California has been a huge recipient of one-time federal COVID-19 dollars for education, with $23 billion pouring into the state’s coffers from Washington.
On top of this federal funding, California public schools have received $18 billion in one-time state funding to address pandemic-related issues.
Unfortunately, while some California public schools have spent these funds to address student-learning needs, many have not spent their tax dollars well.
An investigation last year by CalMatters found that California public schools “had wildly different approaches to stimulus spending—from laptops to shade structures to an ice cream truck,” with no central database “to show the public exactly where the money went.”
In view of the fact that significant majorities of the state’s students fail to perform at grade level in math and English, the Los Angeles Times recently noted, “School districts across California have received billions of dollars to address pandemic learning setbacks—with uncertain results.”
While increased funding has produced little return on investment among school districts in California, a new University of Arkansas study shows that charter schools in cities across the country have delivered real bang for the buck.
Charter schools are publicly funded schools that are independent from school districts, free of many government regulations, and commit to meeting student-outcome goals.
The study calculates the short-term cost-effectiveness and longer-term return on investment and then compares charter schools with regular public schools based on these measurements.
The study authors define cost-effectiveness as points scored on the National Assessment of Educational Progress eighth-grade reading and math exams per $1,000 in funding allocated per pupil.
They define return on investment as the amount students will earn in their lifetimes per dollar invested in their education.
The study looks at data from nine cities: Camden, NJ, Denver, CO, Houston, TX, Indianapolis, IN, Memphis, TN, New Orleans, LA, New York City, NY, San Antonio, TX, and Washington, DC.
According to the study’s cost-effectiveness findings, charter school students scored higher on the NAEP exams “compared to a matched [traditional public school] student, per $1,000 received by their school for their education each year.”

*Records shown:*
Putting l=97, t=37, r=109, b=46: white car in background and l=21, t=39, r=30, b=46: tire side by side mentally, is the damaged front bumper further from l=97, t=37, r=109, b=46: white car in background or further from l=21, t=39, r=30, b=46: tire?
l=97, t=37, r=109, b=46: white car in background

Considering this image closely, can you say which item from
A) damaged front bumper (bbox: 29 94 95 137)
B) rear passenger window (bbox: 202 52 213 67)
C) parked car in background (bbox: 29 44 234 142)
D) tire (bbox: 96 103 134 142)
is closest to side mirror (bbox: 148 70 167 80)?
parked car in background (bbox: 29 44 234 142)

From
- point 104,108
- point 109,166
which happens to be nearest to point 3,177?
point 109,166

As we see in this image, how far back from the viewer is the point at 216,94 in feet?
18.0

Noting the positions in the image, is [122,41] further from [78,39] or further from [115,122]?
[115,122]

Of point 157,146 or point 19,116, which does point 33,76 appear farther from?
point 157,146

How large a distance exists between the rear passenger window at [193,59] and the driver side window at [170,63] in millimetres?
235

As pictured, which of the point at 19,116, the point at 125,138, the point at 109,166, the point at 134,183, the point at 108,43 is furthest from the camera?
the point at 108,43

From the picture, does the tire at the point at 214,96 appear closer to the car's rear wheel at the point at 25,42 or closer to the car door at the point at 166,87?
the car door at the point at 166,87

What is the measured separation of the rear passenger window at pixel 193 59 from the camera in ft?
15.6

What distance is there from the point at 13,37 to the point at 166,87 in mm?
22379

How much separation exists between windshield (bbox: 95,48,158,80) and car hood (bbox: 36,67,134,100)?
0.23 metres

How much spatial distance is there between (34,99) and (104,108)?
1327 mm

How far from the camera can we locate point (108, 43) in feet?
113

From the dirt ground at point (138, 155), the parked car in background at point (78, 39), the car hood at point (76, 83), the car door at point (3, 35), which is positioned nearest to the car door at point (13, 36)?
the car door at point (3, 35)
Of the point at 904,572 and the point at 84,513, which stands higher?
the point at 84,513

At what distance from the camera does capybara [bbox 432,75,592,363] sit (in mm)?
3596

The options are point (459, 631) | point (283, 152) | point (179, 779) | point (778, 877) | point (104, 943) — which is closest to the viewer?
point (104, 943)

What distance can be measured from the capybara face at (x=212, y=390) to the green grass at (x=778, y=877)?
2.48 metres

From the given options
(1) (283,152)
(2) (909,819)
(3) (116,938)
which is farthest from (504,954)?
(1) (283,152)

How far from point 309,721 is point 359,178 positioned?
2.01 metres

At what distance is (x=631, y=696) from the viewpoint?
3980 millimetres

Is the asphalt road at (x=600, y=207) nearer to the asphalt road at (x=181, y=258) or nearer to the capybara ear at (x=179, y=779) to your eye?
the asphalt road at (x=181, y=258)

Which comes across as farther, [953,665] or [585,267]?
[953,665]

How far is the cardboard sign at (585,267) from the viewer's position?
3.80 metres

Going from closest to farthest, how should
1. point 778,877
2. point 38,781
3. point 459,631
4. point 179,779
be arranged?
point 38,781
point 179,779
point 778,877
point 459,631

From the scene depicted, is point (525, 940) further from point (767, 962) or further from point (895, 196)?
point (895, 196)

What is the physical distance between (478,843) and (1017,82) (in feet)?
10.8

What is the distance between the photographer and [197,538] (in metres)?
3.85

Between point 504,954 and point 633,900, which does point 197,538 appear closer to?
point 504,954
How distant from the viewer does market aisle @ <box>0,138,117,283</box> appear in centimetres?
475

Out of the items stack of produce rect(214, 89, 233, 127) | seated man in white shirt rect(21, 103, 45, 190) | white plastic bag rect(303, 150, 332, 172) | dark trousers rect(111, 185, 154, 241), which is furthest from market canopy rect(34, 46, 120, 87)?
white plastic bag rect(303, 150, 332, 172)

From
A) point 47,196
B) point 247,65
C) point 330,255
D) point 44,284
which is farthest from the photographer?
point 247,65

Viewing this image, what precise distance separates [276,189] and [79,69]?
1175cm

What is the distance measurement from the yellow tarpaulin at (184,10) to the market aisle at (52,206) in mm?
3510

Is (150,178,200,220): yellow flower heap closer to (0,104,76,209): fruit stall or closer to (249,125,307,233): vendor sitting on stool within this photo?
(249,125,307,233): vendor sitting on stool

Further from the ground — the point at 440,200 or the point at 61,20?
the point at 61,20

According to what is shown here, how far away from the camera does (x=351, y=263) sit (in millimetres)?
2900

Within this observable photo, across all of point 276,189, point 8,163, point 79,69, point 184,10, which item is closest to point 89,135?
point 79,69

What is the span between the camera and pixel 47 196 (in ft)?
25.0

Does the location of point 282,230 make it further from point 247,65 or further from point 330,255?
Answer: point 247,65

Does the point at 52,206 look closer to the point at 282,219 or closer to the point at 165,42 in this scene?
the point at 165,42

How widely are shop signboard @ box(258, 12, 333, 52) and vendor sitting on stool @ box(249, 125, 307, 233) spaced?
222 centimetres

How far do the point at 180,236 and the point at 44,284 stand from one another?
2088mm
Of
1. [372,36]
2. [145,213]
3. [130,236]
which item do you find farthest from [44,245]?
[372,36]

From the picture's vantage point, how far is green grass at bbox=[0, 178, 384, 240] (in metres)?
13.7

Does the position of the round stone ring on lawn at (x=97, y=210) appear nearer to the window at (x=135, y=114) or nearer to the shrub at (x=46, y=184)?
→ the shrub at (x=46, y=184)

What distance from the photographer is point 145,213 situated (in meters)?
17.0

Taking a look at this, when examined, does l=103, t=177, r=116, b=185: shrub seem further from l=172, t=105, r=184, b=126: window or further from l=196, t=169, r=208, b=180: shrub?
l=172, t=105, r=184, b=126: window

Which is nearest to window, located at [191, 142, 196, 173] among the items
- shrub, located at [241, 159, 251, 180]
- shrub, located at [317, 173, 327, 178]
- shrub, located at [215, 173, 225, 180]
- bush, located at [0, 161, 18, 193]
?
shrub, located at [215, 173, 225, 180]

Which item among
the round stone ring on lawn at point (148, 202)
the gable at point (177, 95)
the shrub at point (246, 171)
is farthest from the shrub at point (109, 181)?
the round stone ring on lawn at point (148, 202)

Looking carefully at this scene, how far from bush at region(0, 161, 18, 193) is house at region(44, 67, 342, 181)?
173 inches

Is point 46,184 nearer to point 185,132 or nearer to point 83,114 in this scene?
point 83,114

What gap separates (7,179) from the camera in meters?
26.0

---

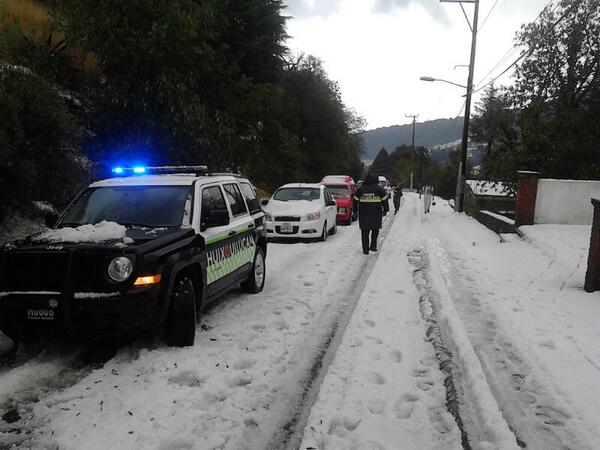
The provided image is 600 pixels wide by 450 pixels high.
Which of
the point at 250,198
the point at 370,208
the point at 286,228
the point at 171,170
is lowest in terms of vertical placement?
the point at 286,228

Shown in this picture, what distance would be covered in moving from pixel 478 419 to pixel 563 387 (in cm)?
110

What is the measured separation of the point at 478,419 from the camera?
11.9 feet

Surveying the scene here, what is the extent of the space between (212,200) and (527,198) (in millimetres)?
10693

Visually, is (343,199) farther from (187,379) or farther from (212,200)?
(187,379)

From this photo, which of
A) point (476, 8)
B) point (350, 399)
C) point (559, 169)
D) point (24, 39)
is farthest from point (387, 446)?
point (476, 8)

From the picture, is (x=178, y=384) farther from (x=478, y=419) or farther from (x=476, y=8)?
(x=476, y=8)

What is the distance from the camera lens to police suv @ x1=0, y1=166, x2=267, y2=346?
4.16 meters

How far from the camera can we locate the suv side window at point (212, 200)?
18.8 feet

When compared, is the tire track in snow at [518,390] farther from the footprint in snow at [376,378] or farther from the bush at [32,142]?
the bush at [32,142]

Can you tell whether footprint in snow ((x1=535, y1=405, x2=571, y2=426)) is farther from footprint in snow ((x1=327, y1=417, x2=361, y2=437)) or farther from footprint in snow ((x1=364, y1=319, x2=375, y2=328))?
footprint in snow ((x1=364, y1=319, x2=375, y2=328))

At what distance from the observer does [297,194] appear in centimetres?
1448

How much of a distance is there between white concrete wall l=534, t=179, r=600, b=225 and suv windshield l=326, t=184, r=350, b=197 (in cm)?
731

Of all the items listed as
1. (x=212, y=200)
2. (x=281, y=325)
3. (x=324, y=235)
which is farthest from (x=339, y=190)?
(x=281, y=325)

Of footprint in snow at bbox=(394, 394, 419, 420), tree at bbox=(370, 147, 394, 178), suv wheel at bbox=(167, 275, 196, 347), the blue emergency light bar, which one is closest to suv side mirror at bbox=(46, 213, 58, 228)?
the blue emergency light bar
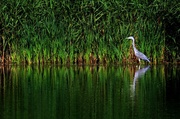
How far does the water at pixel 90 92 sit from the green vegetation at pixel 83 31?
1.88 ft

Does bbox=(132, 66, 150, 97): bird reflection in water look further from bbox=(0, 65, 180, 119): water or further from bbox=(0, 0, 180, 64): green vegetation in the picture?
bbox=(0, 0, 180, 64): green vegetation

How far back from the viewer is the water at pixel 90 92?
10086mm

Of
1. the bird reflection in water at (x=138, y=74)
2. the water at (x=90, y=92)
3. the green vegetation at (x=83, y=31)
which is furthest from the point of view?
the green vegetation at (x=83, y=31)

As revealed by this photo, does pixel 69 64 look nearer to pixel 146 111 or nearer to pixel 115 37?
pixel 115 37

--

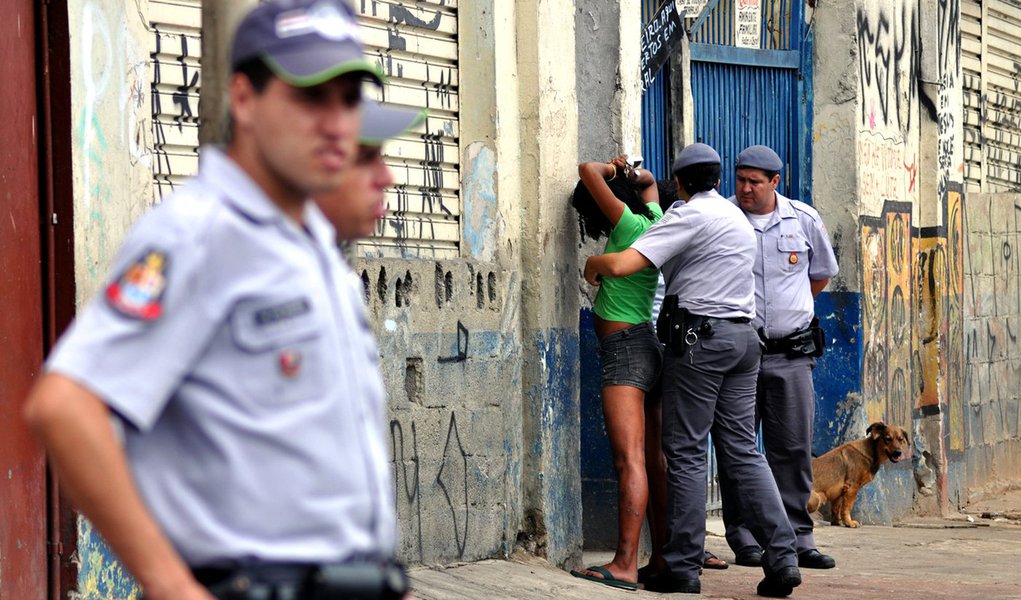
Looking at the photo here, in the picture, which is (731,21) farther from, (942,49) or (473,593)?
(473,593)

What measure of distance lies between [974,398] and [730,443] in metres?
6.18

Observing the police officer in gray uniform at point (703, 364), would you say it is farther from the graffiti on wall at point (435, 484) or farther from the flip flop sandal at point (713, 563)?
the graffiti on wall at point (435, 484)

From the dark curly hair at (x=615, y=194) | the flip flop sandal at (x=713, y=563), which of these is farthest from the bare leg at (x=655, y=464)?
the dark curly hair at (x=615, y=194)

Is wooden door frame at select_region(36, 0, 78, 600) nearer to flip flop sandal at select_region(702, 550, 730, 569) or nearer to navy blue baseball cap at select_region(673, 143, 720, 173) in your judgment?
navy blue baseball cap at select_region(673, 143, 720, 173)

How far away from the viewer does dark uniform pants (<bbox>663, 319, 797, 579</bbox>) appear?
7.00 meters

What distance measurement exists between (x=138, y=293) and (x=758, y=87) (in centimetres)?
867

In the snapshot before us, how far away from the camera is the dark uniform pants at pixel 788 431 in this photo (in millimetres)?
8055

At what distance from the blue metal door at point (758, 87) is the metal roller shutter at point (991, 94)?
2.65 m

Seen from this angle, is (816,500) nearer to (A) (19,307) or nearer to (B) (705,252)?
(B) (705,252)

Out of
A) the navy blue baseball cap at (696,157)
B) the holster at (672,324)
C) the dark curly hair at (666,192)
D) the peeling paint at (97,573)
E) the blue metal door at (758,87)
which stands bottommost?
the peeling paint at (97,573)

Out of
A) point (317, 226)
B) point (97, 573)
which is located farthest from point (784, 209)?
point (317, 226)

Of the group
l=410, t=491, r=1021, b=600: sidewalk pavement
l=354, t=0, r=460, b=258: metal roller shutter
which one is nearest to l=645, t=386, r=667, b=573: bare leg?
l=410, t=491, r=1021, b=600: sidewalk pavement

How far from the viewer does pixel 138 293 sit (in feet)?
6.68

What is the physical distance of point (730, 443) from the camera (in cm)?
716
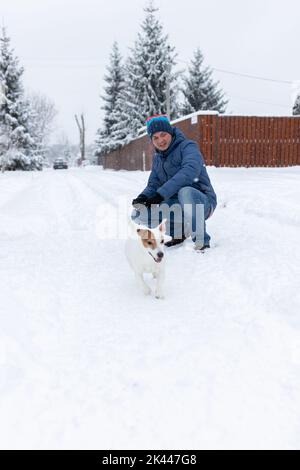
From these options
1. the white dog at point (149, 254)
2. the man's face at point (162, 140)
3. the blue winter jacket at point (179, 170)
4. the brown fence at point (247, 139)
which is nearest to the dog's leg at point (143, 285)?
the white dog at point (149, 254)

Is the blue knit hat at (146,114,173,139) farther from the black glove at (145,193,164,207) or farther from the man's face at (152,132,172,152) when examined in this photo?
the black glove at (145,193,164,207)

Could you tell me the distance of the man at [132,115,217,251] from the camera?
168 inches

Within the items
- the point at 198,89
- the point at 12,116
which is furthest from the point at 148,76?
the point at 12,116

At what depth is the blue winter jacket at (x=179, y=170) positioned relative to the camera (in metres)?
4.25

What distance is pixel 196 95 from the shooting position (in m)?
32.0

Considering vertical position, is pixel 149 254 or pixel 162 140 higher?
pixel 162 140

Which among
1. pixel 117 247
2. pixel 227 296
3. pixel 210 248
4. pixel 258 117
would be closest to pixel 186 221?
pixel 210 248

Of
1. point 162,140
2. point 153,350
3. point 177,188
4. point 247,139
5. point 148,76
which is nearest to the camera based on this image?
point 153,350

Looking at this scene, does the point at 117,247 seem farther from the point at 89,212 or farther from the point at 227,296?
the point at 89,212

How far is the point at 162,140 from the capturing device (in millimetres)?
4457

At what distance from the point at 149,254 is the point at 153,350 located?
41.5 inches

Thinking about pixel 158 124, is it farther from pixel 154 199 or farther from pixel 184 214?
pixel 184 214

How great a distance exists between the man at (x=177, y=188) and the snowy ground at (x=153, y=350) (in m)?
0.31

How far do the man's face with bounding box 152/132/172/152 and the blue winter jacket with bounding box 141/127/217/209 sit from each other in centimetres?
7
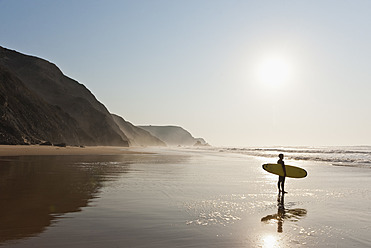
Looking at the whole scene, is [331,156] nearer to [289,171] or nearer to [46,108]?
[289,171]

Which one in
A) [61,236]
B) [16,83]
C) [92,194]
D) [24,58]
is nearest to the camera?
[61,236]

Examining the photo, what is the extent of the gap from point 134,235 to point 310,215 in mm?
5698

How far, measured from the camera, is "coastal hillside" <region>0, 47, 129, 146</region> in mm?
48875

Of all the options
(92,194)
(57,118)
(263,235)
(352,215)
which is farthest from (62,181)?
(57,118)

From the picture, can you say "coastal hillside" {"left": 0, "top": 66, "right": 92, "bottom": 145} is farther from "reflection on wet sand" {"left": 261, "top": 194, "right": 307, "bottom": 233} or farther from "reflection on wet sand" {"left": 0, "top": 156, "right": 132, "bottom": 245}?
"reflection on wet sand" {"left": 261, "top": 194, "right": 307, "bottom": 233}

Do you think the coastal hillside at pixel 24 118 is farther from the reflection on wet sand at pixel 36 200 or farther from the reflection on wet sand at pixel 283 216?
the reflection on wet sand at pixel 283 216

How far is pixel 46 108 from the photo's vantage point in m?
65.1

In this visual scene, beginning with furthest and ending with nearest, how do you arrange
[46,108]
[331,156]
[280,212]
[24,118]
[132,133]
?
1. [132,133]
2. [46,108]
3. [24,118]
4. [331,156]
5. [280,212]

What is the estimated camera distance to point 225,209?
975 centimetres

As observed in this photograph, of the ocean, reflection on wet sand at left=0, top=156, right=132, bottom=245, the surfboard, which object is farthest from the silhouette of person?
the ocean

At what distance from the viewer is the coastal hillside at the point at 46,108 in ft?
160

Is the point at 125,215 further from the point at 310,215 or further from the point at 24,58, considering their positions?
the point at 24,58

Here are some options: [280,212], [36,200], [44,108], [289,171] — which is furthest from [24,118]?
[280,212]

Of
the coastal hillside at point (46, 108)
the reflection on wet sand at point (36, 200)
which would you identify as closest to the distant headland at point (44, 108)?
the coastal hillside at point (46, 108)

*Tasks to perform:*
1. Can you print the passage on school funding and charter schools from "Unfortunately, while some" up to and including "tax dollars well."?
2. Would you carry on the passage on school funding and charter schools from the point where it ends?

*Answers to the exercises:*
1.
Unfortunately, while some California public schools have spent these funds to address student-learning needs, many have not spent their tax dollars well.

2.
Specifically, the researchers found “that charter schools demonstrate an approximately 40 percent higher level of cost-effectiveness than [traditional public schools] on average across nine cities.”
With regard to return on investment, the study found that if a student attended a regular public school for 13 years, then for every dollar invested in a regular public school there was a $3.94 return on that dollar invested.
In contrast, if a student attended a charter school for 13 years, then for every dollar invested there was a $6.25 return on that dollar invested.
Thus, the study estimates “that attending a charter school for 13 years, compared to a [traditional public school], increases the [return on investment] by 58.4 percent (about $2.30 in additional returns per dollar invested.).”
Crucially, the student demographics at the charter schools in the nine cities were either more challenging or nearly identical to the demographics at their regular public school counterparts.
For example, there were significantly more low-income students at charter schools in Camden, Denver, Houston, and Indianapolis than at the regular public schools in those cities.
The funding difference between charter schools and regular public schools was often stark.
In 2020, regular public schools in Camden received $39,611 per student, while charter schools received about half of that amount–$19,900.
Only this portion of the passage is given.